Additionally, estimates of sexual violence against girls varied from 20% – 100%. While abuse is hidden and difficult to identify, multiple key informants noted unusually high rates of teenage pregnancies as evidence of potential sexual abuse. Children were also frequently prevented from attending school. Many children want to leave their situation due to violence or wanting to go to school but are unable to leave due to lack of money for transportation, not knowing how to get home, especially if they were taken when very young, traffickers physically stopping and punishing them for leaving, and fear.

Poverty makes parents and guardians vulnerable to trafficking their children to work in Lake Volta’s fishing industry and is the primary factor behind children being trafficked. Children are a source of cheap labour and easy to exploit, making them appealing to traffickers. At the same time, some fishermen struggle to provide for their own families and can’t afford to hire adults to help them, leading them to use child slave labour, so poverty can be a problem on both sides.

“The adults want a fair share of the money made per catch, but the child has no clue. That is why most of them like to use children.”

Some things can be done, however:

when communities were asked how they believed trafficking into forced labour could be stopped, one of the most frequently cited solution was law enforcement. In particular, young adult groups emphasised that the practice of child trafficking will not end without perpetrators being arrested and held accountable under Ghanaian law.


Bonded labour in Tamil

IJM has been working on bonded labour cases in India since the early 2000s. Currently, most bonded labour involves labourers pledging themselves to work to repay a debt. In most cases, their debts aren’t settled until the end of a specified employment season, until the owner decides they have paid the debt in full, or not at all. During their ’employment’ a broker often manipulates their account; adding costs for transportation to the worksite, food and housing, meaning labourers never fully repay their debts and become trapped.

While bonded labour is illegal in India, an IJM study estimated that 463,000 (29.9%) of manual labourers working in the 11 industries surveyed in this study in Tamil Nadu were bonded. All industries included in this study employed at least some bonded labour, with the lowest labour force prevalence of bondage being 7.7%. Of all manual labourers aged 30 and under, 46.3% were bonded. Migrant labourers were bonded at more than three times the rate of those working in their home districts. Overall the prevalence of bonded labour was much higher among males (36.5%) than among females (24.8%)

++++++++++++++++++++

■ **Work to complete**
A – Copy out the stretch of the passage on forced and bonded labor from "Poverty makes parents" through "on both sides.".
B – Extend the passage on forced and bonded labor with the text that would follow its final sentence.

■ **Data excerpt**
++++++++++++++++++++

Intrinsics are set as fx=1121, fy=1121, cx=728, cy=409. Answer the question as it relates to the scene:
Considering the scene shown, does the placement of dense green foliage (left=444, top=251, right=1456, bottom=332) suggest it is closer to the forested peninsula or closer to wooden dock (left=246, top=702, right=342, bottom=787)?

++++++++++++++++++++

■ **Results for each task**
A –
Poverty makes parents and guardians vulnerable to trafficking their children to work in Lake Volta’s fishing industry and is the primary factor behind children being trafficked. Children are a source of cheap labour and easy to exploit, making them appealing to traffickers. At the same time, some fishermen struggle to provide for their own families and can’t afford to hire adults to help them, leading them to use child slave labour, so poverty can be a problem on both sides.

B –
The highest bondage rates were found in brick kilns (63.7%), textiles (61.9%) and rock quarries
(59.2%). The textile industry alone has an estimated 237,900 bonded labourers currently working
in Tamil Nadu.

In total 36.9% of all labourers were paid less than minimum wage, but 60.8% of bonded labourers
were paid below the minimum wage. The top three industries for this were match and fireworks (69.1%), brick kilns (54.3%) and rice mills (53.9%).

At 132 worksites physical, psychological and verbal violence was noted, as well as labourers being forced to work. This occurred predominantly in the textile industry, but also included brick kilns, farming units, tree-cutting units, plantations, match making and firework units, rock quarries, fish farms, and rice mills.

The number of worksites with observable forced or exploitative child labour was low, but the total number of labourers in these worksites reached the thousands and both adults and children experienced dire conditions. At some worksites, however, almost all workers were children. In the study, children working under exploitative conditions were documented as receiving low or no wages.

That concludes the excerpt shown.